(Short problem) Copy out the records word for word, beginning with the line that contains "By what distance" and continuing through the end of the records. Leave the pictures out of your answer.

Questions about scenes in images
++++++++++

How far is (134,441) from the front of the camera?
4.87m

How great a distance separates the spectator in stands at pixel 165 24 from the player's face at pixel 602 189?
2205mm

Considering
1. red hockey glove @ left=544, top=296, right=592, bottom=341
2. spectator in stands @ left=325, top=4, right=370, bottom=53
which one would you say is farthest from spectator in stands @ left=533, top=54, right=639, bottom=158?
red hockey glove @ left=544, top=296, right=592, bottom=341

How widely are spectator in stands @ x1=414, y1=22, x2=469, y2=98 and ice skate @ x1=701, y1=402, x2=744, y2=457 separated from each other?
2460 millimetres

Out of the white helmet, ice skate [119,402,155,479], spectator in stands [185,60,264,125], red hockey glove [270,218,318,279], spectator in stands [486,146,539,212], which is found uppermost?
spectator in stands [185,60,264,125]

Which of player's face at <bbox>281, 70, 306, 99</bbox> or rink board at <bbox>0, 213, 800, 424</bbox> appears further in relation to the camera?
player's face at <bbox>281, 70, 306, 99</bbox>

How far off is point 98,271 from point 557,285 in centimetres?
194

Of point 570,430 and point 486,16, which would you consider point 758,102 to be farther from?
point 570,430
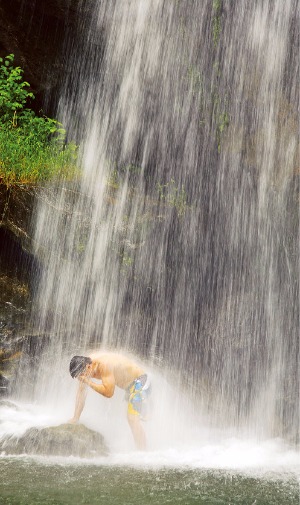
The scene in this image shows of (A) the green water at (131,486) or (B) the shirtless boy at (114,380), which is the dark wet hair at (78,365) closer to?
(B) the shirtless boy at (114,380)

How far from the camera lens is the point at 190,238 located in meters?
7.92

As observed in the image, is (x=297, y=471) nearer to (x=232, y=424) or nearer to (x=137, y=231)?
(x=232, y=424)

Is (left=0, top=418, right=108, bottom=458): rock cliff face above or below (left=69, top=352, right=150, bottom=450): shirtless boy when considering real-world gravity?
below

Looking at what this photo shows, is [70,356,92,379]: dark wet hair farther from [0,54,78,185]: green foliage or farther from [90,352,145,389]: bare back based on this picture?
[0,54,78,185]: green foliage

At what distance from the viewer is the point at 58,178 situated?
303 inches

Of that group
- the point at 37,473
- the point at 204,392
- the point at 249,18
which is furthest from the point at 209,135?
the point at 37,473

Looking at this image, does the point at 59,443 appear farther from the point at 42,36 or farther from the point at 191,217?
the point at 42,36

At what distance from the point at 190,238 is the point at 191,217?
410mm

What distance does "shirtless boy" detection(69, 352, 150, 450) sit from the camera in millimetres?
5307

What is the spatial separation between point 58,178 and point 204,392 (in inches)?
165

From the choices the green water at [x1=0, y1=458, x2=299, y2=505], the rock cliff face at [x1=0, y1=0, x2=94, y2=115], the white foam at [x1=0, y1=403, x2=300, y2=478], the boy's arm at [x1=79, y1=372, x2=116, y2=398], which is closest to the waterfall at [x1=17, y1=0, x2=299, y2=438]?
the rock cliff face at [x1=0, y1=0, x2=94, y2=115]

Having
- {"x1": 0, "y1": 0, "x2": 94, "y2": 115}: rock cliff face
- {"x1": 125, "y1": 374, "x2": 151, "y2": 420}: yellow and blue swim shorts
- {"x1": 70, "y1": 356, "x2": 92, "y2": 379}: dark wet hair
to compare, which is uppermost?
{"x1": 0, "y1": 0, "x2": 94, "y2": 115}: rock cliff face

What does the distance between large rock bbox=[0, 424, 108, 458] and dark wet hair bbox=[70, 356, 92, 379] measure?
1.91 feet

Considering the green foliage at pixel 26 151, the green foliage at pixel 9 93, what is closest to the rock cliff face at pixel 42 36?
the green foliage at pixel 26 151
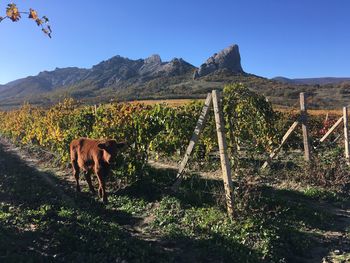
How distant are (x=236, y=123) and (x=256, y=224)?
385 centimetres

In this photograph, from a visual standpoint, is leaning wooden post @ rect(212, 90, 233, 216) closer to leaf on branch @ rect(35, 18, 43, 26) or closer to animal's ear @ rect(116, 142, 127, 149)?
animal's ear @ rect(116, 142, 127, 149)

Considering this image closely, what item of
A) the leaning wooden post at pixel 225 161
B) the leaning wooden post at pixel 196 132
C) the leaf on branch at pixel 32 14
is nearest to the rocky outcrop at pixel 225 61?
the leaning wooden post at pixel 196 132

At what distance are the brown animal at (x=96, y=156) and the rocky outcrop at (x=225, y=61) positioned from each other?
421 feet

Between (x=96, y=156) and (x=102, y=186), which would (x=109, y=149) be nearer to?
(x=96, y=156)

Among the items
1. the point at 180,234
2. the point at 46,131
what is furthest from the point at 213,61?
the point at 180,234

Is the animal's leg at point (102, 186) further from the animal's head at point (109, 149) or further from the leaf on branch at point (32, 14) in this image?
the leaf on branch at point (32, 14)

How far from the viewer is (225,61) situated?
512ft

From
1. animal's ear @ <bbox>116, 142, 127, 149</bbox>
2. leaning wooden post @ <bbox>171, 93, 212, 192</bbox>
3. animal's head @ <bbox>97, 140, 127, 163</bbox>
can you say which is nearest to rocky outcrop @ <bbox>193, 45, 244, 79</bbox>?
animal's ear @ <bbox>116, 142, 127, 149</bbox>

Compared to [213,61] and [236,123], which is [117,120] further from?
[213,61]

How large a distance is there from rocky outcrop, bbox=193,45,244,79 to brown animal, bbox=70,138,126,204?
421 ft

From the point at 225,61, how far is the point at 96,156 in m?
150

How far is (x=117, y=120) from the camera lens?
11.4m

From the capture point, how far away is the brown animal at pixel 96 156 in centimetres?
967

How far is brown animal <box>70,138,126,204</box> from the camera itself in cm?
967
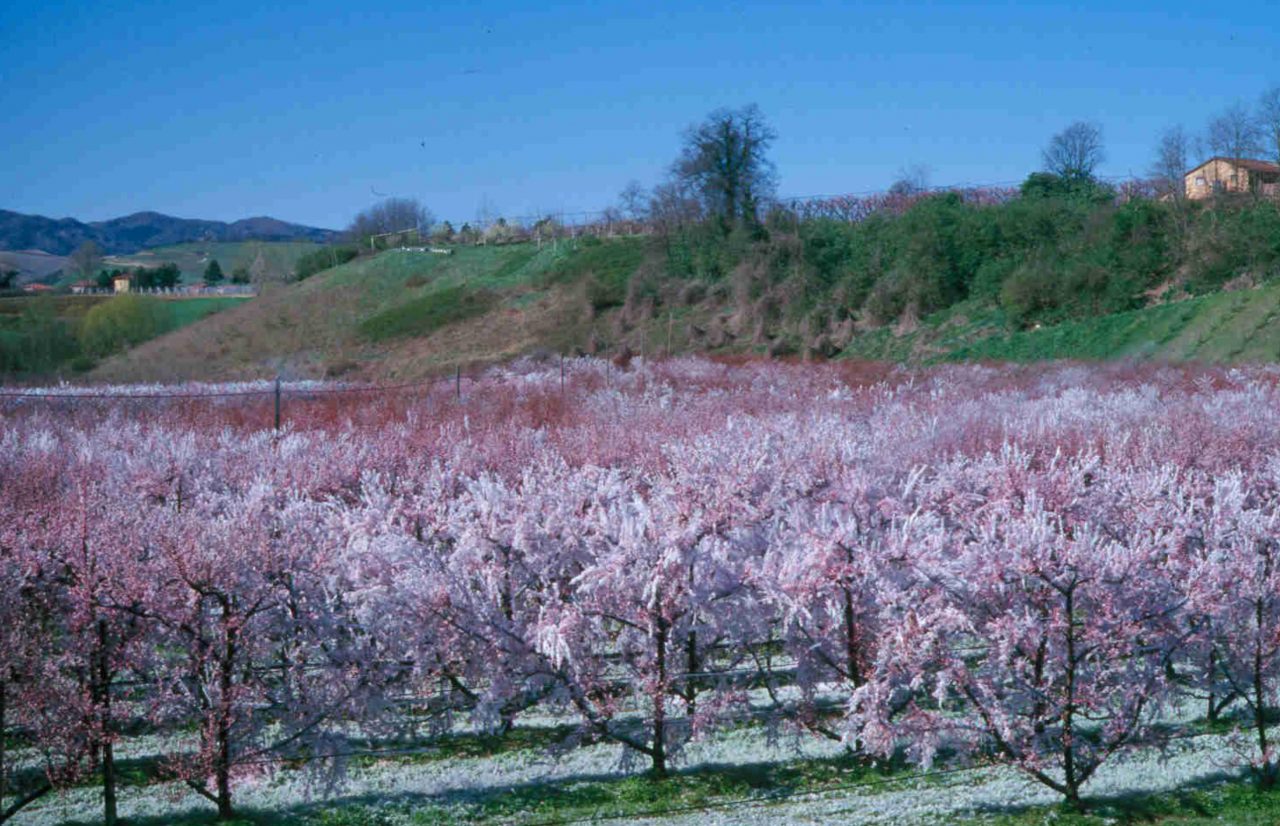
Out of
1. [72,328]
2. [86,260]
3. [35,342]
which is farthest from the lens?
[86,260]

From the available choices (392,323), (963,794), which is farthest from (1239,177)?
(963,794)

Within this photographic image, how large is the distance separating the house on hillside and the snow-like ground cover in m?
38.0

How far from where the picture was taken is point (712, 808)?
7941 mm

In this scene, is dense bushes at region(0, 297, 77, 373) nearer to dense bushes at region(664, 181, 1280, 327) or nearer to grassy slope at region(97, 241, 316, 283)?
grassy slope at region(97, 241, 316, 283)

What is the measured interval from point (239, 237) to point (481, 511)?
255 feet

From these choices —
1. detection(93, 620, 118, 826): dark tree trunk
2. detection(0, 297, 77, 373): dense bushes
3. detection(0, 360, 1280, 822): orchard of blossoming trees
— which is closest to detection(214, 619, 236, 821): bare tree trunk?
detection(0, 360, 1280, 822): orchard of blossoming trees

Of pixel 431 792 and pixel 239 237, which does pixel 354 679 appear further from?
pixel 239 237

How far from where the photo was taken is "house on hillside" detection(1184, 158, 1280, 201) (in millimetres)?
42438

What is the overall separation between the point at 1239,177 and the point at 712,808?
42263mm

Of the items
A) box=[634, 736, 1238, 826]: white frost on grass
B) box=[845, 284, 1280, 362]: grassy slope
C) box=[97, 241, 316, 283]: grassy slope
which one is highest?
box=[97, 241, 316, 283]: grassy slope

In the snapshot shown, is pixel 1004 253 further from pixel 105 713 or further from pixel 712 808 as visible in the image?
pixel 105 713

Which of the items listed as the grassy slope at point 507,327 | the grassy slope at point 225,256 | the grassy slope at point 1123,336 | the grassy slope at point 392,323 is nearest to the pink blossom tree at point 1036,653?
the grassy slope at point 1123,336

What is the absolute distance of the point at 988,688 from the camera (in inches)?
314

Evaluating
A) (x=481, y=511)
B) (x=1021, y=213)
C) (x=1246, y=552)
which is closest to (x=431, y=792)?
(x=481, y=511)
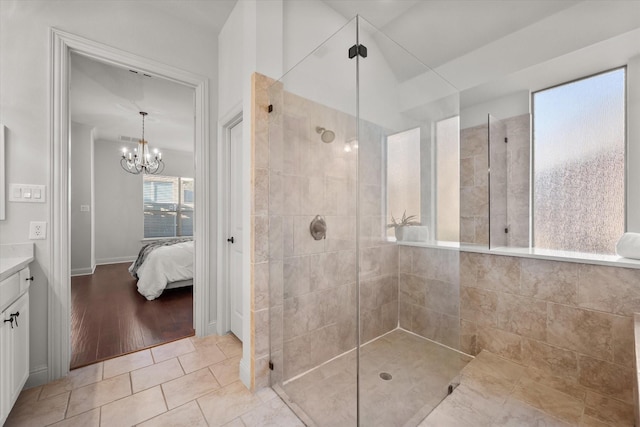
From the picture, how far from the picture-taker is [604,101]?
2.06 meters

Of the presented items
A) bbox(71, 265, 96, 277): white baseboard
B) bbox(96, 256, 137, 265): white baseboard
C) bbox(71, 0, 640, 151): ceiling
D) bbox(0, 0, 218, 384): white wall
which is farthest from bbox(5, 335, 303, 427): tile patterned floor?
bbox(96, 256, 137, 265): white baseboard

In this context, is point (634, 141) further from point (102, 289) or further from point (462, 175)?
point (102, 289)

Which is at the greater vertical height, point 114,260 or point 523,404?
point 114,260

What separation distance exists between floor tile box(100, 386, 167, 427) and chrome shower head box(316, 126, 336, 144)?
1.87m

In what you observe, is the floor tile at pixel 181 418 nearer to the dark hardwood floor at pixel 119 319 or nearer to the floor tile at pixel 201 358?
the floor tile at pixel 201 358

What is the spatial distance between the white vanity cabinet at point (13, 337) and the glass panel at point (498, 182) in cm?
321

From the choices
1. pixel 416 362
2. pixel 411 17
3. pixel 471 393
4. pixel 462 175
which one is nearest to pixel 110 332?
pixel 416 362

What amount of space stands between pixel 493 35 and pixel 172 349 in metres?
3.69

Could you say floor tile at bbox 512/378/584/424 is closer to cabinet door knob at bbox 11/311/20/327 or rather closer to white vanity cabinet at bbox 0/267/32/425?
white vanity cabinet at bbox 0/267/32/425

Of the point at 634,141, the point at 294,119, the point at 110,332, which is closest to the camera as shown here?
the point at 294,119

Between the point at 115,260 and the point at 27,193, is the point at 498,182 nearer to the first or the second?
the point at 27,193

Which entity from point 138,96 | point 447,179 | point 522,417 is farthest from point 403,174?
point 138,96

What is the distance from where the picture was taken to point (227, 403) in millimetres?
1634

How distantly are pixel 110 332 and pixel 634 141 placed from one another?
4547 millimetres
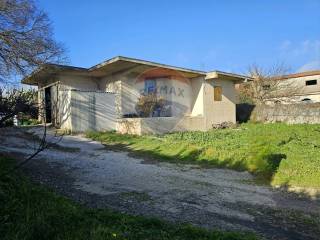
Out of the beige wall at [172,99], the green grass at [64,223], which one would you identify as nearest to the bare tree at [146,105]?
the beige wall at [172,99]

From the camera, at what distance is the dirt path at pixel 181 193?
6.14 m

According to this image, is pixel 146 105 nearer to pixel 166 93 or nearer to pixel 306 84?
pixel 166 93

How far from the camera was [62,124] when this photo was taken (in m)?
18.8

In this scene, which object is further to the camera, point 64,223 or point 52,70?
point 52,70

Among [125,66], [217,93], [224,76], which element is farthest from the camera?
[217,93]

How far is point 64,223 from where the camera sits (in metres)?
4.44

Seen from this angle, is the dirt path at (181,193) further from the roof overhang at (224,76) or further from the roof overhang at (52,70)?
the roof overhang at (224,76)

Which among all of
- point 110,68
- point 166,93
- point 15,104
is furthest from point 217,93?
point 15,104

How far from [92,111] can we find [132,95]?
2844 mm

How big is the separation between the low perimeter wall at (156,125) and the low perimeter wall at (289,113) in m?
6.48

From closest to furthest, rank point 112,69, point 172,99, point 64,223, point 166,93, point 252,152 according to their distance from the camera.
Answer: point 64,223, point 252,152, point 112,69, point 166,93, point 172,99

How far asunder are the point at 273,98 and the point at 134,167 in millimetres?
27621

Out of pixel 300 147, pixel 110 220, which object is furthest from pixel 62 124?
pixel 110 220

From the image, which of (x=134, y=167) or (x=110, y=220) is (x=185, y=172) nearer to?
(x=134, y=167)
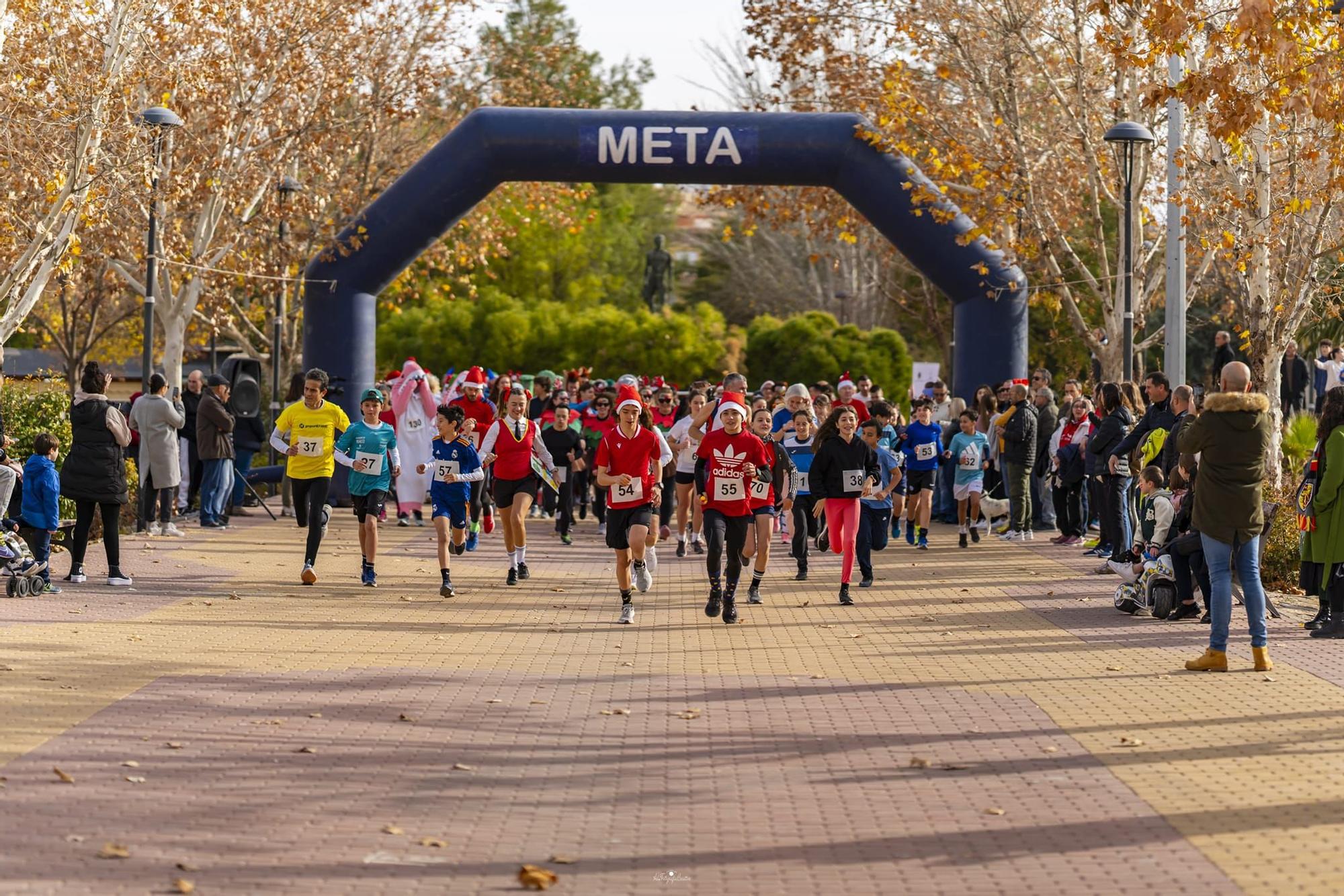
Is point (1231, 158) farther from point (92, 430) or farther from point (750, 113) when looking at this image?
point (92, 430)

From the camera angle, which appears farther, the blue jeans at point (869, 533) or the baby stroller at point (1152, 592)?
the blue jeans at point (869, 533)

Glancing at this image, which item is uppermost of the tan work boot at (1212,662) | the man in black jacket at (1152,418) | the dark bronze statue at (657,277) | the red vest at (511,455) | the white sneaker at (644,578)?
the dark bronze statue at (657,277)

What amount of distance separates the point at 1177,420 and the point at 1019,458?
18.7 feet

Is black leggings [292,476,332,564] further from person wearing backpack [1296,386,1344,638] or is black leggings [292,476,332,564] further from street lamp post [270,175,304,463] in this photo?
street lamp post [270,175,304,463]

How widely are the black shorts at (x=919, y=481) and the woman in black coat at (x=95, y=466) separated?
881 centimetres

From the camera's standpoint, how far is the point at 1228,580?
10.8m

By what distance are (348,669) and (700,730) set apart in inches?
111

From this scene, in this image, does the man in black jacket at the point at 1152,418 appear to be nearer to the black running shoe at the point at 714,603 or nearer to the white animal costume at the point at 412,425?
the black running shoe at the point at 714,603

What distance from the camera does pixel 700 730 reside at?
9.04m

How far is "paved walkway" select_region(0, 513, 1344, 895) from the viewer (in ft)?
20.8

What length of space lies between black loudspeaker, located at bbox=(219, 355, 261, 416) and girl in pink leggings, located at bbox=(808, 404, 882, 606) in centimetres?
1037

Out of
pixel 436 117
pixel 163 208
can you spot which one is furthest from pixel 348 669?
pixel 436 117

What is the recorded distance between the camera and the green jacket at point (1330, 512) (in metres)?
12.0

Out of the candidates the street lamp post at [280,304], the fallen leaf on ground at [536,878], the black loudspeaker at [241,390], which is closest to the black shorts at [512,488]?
the black loudspeaker at [241,390]
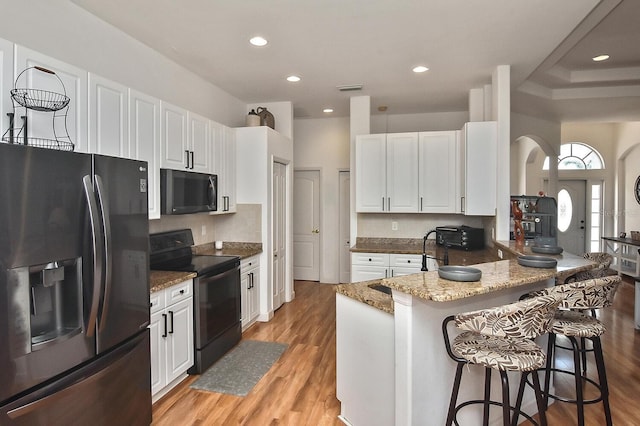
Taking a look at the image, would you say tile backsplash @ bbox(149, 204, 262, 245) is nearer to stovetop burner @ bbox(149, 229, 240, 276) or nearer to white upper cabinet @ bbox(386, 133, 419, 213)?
stovetop burner @ bbox(149, 229, 240, 276)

++++++++++

(Response to the task)
By what distance are (348,669) and (700,730) set apart in inches?
111

From this scene, in this image, does the man in black jacket at the point at 1152,418 appear to be nearer to the black running shoe at the point at 714,603 or nearer to the white animal costume at the point at 412,425?
the black running shoe at the point at 714,603

What distance from the camera does pixel 700 730 reside at?
9.04m

How far is "paved walkway" select_region(0, 513, 1344, 895) from the viewer (in ft)?
20.8

What length of space lies between black loudspeaker, located at bbox=(219, 355, 261, 416) and girl in pink leggings, located at bbox=(808, 404, 882, 606) in centimetres?
1037

Out of
pixel 436 117
pixel 163 208
can you spot which one is furthest from pixel 348 669?
pixel 436 117

What is the recorded distance between the camera and the green jacket at point (1330, 512) (in metres)?
12.0

Out of the candidates the street lamp post at [280,304], the fallen leaf on ground at [536,878], the black loudspeaker at [241,390], which is closest to the black shorts at [512,488]?
the black loudspeaker at [241,390]
Taking a look at the image, would you say tile backsplash @ bbox(149, 204, 262, 245) is nearer to stovetop burner @ bbox(149, 229, 240, 276) or nearer to white upper cabinet @ bbox(386, 133, 419, 213)?
stovetop burner @ bbox(149, 229, 240, 276)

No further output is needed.